А на соседней яхте спит симпатичное, добропорядочное и скучное семейство. У отца совесть чиста, и он спит крепким сном, повернувшись на бок, шхуна борется с ураганом в рамке над его изголовьем, настольная лампа горит, книга упала и лежит на полу у постели. Мать спит спокойно и видит во сне свой садик. Ей под пятьдесят, но это красивая, здоровая, хорошо сохранившаяся женщина, и она еще привлекательна, когда спит. Дочке снится жених, который завтра должен прилететь самолетом, и она ворочается во сне и чему-то улыбается и, не просыпаясь, подтягивает колени чуть не к самому подбородку, и, свернувшаяся, как котенок, вся в светлых кудряшках, с гладкой и нежной кожей, она похожа во сне на свою мать в юности.
Это счастливое семейство, и все члены его любят друг друга. Отец – человек с сильно развитым чувством гражданского достоинства и со многими заслугами, в свое время противник сухого закона, не ханжа, великодушен, разумен, добр и почти никогда не выходит из себя. Команда яхты получает хорошее жалованье, хорошее помещение и сытную пищу. Все они высоко ценят хозяина и любят его жену и дочку. Жених – член общества «Череп и кости»,[11] подающий надежды, пользующийся всеобщим уважением, который пока еще больше думает о других, чем о себе, и был бы слишком хорош для всякой девушки, кроме прелестной Фрэнсис. Вероятно, он и для Фрэнсис чуточку слишком хорош, но пройдут годы, прежде чем она это узнает, а если все сложится удачно, может и совсем не узнать. Мужчины, которые всегда на высоте в «Черепе», редко оказываются на высоте в постели; но для прелестных девушек вроде Фрэнсис замысел значит не меньше, чем выполнение.
Как бы то ни было, все они спят спокойно, но откуда же взялись те деньги, которые они расходуют с такой пользой и удовольствием, чувствуя себя при этом вполне счастливыми? Эти деньги взялись от продажи миллионов бутылок одного широко распространенного продукта, который обходится фабриканту в три цента кварта, а продается по доллару за большую бутылку, пятьдесят центов за среднюю и двадцать пять за маленькую. Но выгоднее покупать большую, и если вы зарабатываете десять долларов в неделю, вы платите совершенно ту же цену, как если бы вы были миллионером, а качество продукта в самом деле высокое. Он дает тот именно эффект, который обещан, и еще многие другие. Благодарные клиенты со всех концов света пишут письма об открытых ими новых случаях применения, а старые клиенты так же верны ему, как Гарольд Томкинс, жених, «Черепу и костям», или Стэнли Болдуин – Хэрроуской школе[12]. Там, где деньги наживаются таким путем, самоубийств не бывает, и каждый спит спокойным сном на яхте «Альзира», капитан Ион Якобсон, команда четырнадцать человек, пассажиры: владелец с семьей.

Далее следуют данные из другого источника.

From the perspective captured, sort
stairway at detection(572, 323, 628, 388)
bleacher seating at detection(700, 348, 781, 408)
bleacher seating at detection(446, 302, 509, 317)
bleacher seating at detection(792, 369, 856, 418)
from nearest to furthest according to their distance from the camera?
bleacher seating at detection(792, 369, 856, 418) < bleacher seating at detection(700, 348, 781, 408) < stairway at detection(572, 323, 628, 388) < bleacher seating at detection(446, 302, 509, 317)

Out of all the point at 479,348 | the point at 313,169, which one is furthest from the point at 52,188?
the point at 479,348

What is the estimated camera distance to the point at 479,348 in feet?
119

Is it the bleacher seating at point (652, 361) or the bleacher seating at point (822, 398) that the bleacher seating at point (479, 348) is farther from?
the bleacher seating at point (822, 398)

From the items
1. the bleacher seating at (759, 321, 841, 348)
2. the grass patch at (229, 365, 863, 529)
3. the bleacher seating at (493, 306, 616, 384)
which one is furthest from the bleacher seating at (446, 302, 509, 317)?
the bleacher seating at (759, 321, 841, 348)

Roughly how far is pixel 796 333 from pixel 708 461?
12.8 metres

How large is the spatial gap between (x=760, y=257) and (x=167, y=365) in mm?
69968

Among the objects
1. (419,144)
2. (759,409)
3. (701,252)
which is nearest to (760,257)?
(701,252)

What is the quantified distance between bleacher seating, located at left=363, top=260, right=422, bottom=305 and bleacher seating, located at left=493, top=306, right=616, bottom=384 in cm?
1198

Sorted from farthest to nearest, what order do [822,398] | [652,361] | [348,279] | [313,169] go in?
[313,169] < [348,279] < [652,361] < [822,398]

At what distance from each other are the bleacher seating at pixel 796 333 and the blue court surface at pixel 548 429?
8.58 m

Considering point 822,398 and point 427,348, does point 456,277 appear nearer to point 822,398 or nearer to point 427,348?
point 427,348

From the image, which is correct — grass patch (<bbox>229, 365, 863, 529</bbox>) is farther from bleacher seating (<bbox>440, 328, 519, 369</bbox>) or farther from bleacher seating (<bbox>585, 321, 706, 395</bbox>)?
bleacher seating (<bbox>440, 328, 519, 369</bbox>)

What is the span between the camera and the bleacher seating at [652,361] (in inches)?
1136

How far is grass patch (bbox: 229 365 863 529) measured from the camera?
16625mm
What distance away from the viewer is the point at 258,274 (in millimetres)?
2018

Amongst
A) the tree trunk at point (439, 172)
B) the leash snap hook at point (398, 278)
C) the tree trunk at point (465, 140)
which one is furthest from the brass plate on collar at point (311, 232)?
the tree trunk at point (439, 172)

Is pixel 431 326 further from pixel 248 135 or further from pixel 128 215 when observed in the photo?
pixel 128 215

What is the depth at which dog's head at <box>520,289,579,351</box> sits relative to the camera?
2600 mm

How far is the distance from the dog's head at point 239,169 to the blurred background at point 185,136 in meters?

У четвертого причала стоит двухмачтовая яхта тридцати четырех футов в длину, на борту которой находятся двое из тех трехсот двадцати четырех эстонцев, которые плавают по всем морям мира на судах от двадцати восьми до тридцати шести футов в длину и отовсюду шлют корреспонденции в эстонские газеты. Эти корреспонденции весьма популярны в Эстонии, и авторы их получают от доллара до доллара тридцати центов за столбец. Они занимают место в американских газетах, отводимое бейсбольной и футбольной хронике, и печатаются под общим заголовком «Саги наших бесстрашных путешественников». Ни одна гавань для морских яхт в южных водах не обходится без парочки загорелых, просоленных белобрысых эстонцев, мирно ожидающих гонорара за последнюю корреспонденцию. Как только гонорар будет получен, они распустят паруса и отправятся в другую гавань, где напишут другую сагу. Они тоже вполне счастливы. Почти так же счастливы, как пассажиры «Альзиры». Великое дело быть бесстрашным путешественником.
На «Иридии» спит сам хозяин, по профессии зять богатого тестя, и его любовница Дороти, жена высокооплачиваемого голливудского режиссера Джона Холлиса, который еще надеется, что его мозг переживет печень, и готовится под конец объявить себя коммунистом во спасение своей души, так как прочие органы уже настолько прогнили, что спасти их невозможно. Зять, могучего сложения, плакатно-красивый, лежит на спине и храпит, но Дороти Холлис, жене кинорежиссера, не спится, и она, накинув халат, выходит на палубу и всматривается в темные воды гавани, пересеченной прямой линией волнолома. На палубе прохладно, и ветер развевает ее волосы, и она отводит их с загорелого лба и, плотнее запахнув халат, потому что от холода у нее отвердели соски, замечает огни катера, подходящего к волнолому со стороны моря. Она видит, как они быстро и неуклонно подвигаются вперед, и у самого входа в гавань на катере зажигается прожектор, и сноп света, ослепив ее по пути, скользит к причалу береговой охраны, где выхватывает из темноты группу ожидающих и черный лак санитарного автомобиля, принадлежащего похоронному бюро, так что ему случается также служить катафалком.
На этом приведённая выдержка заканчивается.